What you need to do
Somewhere below is a line with "Kopaja Seruduk Mobil" and, later, a line with "Министр обороны Германии"; repeat those two lines and all the lines between them, exactly as they are.
□ □ □ □
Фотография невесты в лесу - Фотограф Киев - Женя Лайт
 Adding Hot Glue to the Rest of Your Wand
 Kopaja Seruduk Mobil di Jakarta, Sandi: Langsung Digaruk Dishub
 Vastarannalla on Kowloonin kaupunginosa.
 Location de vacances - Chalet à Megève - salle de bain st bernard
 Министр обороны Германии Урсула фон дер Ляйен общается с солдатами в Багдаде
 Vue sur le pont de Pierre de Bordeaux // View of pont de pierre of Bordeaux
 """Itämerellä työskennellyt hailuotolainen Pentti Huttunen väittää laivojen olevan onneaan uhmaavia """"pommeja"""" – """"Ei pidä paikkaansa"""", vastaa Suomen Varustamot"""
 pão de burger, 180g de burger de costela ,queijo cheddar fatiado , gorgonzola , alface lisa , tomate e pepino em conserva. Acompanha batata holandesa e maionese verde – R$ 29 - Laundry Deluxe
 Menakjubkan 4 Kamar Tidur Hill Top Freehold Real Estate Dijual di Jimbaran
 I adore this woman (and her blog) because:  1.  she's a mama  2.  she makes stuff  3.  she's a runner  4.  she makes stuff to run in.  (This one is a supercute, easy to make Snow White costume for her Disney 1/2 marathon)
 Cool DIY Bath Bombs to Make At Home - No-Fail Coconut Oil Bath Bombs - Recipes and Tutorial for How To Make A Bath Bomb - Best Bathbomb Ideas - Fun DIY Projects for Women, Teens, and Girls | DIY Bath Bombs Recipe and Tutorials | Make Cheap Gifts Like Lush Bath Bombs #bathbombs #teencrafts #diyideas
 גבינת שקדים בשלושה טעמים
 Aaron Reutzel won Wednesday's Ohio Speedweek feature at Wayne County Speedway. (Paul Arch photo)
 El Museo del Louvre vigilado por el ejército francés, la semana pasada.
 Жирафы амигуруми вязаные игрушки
□ □ □ □
Task response
 Kopaja Seruduk Mobil di Jakarta, Sandi: Langsung Digaruk Dishub
 Vastarannalla on Kowloonin kaupunginosa.
 Location de vacances - Chalet à Megève - salle de bain st bernard
 Министр обороны Германии Урсула фон дер Ляйен общается с солдатами в Багдаде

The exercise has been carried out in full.